== DATA PROVIDED ==
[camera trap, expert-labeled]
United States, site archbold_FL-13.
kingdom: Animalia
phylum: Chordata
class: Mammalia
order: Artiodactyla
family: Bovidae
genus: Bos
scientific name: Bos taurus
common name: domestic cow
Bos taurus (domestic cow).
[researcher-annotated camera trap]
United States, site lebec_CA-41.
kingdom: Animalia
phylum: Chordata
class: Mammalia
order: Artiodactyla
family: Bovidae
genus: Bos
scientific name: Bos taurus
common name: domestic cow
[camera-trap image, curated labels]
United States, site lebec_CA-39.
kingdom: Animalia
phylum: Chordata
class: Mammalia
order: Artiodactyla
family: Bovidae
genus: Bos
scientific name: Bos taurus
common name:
===
▶ [THE PROBLEM] Send back all of the material exactly as given.

▶ [FINISHED EXERCISE]
[camera trap, expert-labeled]
United States, site archbold_FL-13.
kingdom: Animalia
phylum: Chordata
class: Mammalia
order: Artiodactyla
family: Bovidae
genus: Bos
scientific name: Bos taurus
common name: domestic cow
Bos taurus (domestic cow).
[researcher-annotated camera trap]
United States, site lebec_CA-41.
kingdom: Animalia
phylum: Chordata
class: Mammalia
order: Artiodactyla
family: Bovidae
genus: Bos
scientific name: Bos taurus
common name: domestic cow
[camera-trap image, curated labels]
United States, site lebec_CA-39.
kingdom: Animalia
phylum: Chordata
class: Mammalia
order: Artiodactyla
family: Bovidae
genus: Bos
scientific name: Bos taurus
common name:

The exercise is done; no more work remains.